→ **What needs to be done**: Leaving the pictures aside, return the listing exactly as it appears.

→ **Data shown**:
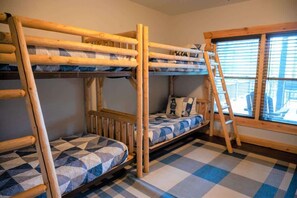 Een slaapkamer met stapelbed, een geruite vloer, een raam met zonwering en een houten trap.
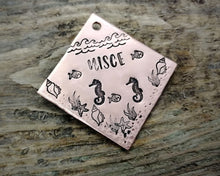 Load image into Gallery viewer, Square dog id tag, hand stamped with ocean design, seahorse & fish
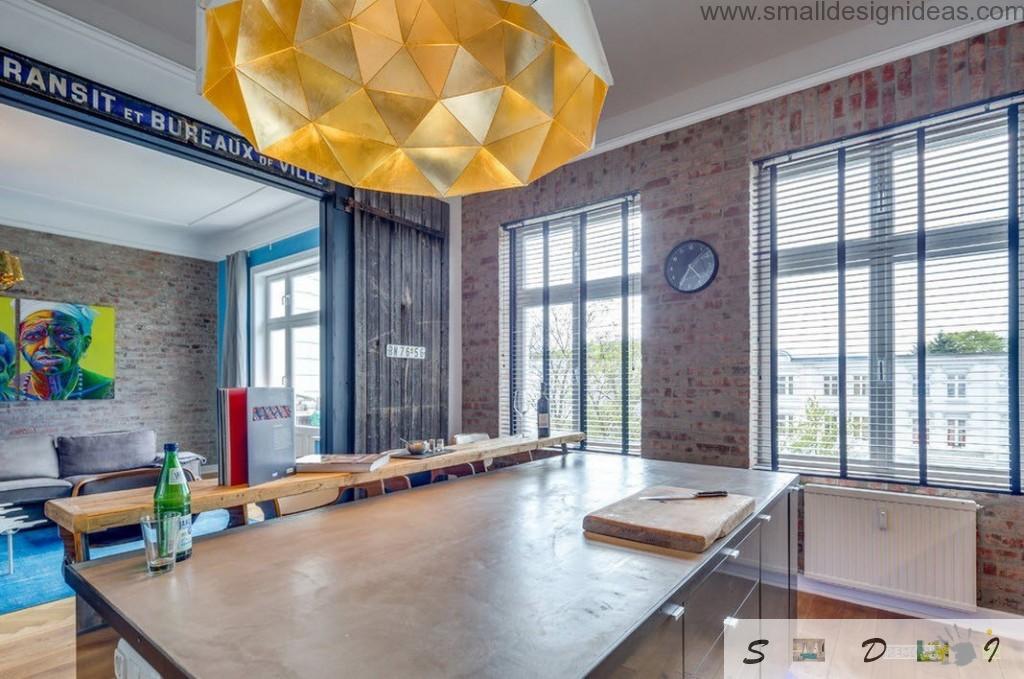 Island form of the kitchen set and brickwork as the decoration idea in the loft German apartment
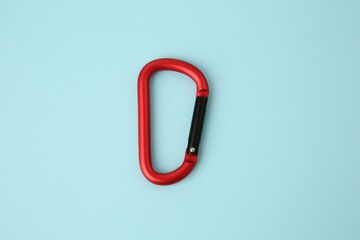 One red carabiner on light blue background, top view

→ **Answer for this exercise**:
 Een slaapkamer met stapelbed, een geruite vloer, een raam met zonwering en een houten trap.
 Load image into Gallery viewer, Square dog id tag, hand stamped with ocean design, seahorse & fish
 Island form of the kitchen set and brickwork as the decoration idea in the loft German apartment
 One red carabiner on light blue background, top view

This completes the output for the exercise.